Traduisez en anglais la phrase suivante, tirée du texte sur la gnose : « L'ouvrage des PP. Cornélis et Léonard se distingue de la thèse d'Etienne Couvert par la finesse et la nuance de son analyse. »

- Texte à lire:
^^^^^^^^^^^^^^^^

Ils consacraient tout un chapitre aux “ formes contemporaines de la
gnose ”, qu'ils retrouvaient dans la théosophie, le “ traditionalisme
” de Guénon, l' “ hindouisme occidentalisé ”, la psychologie de
Jung et certains poètes contemporains. En revanche, dans ce même
chapitre sur les formes contemporaines de la gnose, ils contestaient que
Simone Weil puisse être considérée comme une gnostique, comme certains
analystes de son œuvre le pensaient et le pensent encore (et Couvert est
de ceux-là).
L'ouvrage
des PP. Cornélis et Léonard se distingue de la thèse d'Etienne Couvert
par la finesse et la nuance de son analyse. Les auteurs prenaient garde d'
“ étendre trop largement la notion de gnose ”. Et, à la différence
de Couvert, ils circonscrivaient l'appellation de gnose à “ un
enseignement secret, de nature religieuse, qui promet un salut que procure
la connaissance de soi... ”

^^^^^^^^^^^^^^^^

- Section des données:
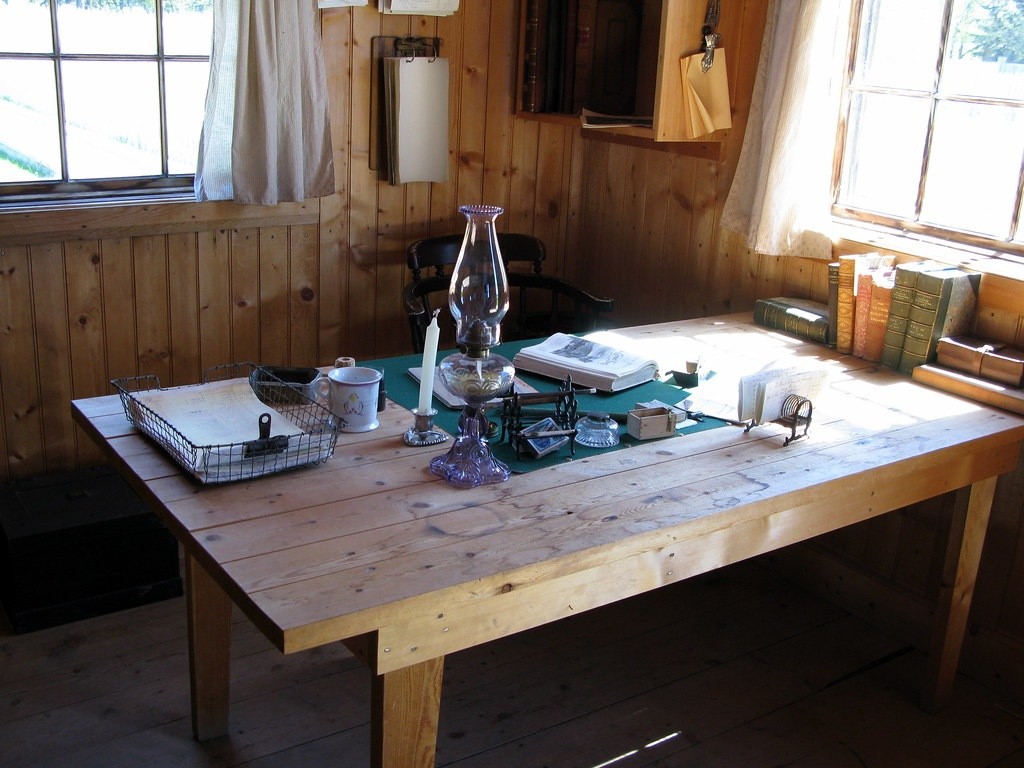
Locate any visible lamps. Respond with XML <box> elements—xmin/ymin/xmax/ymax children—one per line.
<box><xmin>427</xmin><ymin>202</ymin><xmax>518</xmax><ymax>490</ymax></box>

^^^^^^^^^^^^^^^^

- Réponse rédigée:
The work by Fathers Cornélis and Léonard differs from Etienne Couvert's thesis in the subtlety and nuance of its analysis.